After the convocation, I walked to the Perspective office at S.U. to inquire about the staff application process. I was that impressed.
I would go on to pass the process, and become an apprentice and later features staff writer. I grabbed every opportunity to write opinion columns. Lourie would lead us in conventions and journalism seminars in her capacity as regional chair of the College Editors Guild of the Philippines-Southern Tagalog. Our forays into regional and national press conventions and congresses provided fellowship opportunities among campus journalists.


It was during that time that I found out that student publications from across the UP System enjoy the widest latitude of press freedom and fiscal independence. Many UP publications have charters approved by the UP Board of Regents, with editors-in-chief chosen by a committee. It is up to the editor-in-chief to select his editors and staff. Funds are collected, held in trust, and disbursed by UP. There are no faculty “advisers” for most UP student papers.


Such practices remain the most advanced in the country, and these have enabled UP campus journalists to produce a weekly paper, as in the case of UP Diliman’s Philippine Collegian.

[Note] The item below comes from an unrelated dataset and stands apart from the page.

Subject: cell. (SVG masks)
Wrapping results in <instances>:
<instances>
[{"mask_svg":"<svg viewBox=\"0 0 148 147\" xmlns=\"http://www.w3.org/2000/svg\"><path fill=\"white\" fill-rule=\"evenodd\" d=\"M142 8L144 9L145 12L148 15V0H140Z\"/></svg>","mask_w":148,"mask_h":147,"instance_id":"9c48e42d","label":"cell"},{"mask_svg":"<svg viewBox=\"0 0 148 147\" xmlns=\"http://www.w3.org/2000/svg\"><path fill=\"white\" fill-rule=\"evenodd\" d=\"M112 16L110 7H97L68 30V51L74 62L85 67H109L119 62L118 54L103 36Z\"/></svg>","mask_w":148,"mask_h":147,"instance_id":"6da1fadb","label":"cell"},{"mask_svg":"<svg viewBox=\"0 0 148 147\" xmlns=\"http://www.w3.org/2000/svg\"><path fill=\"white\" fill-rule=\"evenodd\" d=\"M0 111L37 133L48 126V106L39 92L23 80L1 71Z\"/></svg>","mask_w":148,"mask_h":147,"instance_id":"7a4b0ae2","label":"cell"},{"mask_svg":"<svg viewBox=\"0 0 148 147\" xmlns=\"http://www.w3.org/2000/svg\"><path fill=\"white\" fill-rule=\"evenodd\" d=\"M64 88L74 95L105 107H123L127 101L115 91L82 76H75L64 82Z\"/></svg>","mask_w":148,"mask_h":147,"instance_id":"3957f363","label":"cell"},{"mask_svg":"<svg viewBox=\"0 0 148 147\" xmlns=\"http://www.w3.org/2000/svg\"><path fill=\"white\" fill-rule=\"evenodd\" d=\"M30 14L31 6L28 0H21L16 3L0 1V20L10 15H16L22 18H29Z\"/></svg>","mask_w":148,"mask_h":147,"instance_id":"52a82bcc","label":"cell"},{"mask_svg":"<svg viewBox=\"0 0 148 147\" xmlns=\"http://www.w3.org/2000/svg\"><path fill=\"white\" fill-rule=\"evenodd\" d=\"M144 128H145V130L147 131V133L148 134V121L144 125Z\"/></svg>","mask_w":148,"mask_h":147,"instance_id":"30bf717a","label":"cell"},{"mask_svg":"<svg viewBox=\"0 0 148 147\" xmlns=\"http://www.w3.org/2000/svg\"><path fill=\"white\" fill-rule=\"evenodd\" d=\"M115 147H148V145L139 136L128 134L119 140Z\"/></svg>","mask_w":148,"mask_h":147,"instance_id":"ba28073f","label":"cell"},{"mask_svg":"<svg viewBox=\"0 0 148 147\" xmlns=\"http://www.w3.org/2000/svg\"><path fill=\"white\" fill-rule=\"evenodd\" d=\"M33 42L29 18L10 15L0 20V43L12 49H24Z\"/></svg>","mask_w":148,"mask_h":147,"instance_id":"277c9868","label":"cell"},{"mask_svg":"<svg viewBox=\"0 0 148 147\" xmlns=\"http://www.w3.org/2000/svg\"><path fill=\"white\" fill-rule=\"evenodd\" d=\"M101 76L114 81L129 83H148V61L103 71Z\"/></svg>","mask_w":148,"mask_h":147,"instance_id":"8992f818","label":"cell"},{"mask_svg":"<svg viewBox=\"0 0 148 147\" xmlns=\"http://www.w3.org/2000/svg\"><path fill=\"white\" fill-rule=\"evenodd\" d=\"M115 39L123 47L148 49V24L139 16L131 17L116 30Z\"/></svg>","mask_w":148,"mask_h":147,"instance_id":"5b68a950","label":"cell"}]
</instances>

In other universities, varying levels of hard-won independence helped the papers produce their own good campus journalists.


A lot has happened in the media landscape since my college days. The rise of the internet and social media has given students and their student publications new media and unlimited media space. Sadly, other institutions on campus are slow to adapt and insist on trying to control information and expression.


A veteran journalist recently quit as faculty adviser of an online student media publication after the school administration ordered the take-down of a photograph and caused a pause in the publication’s operations. For me, the take-down violates press freedom and discourages students from trying their hand at independent journalism.


The subject photograph, which school officials sought to suppress, has since been published in major national media outlets and shared countless times on social media. Meanwhile, many school alumni, journalists, and students have stood solidly behind the embattled online campus journalists.


This has the makings of a milestone for this generation’s campus journalists. May they find champions who will inspire, encourage and vindicate them.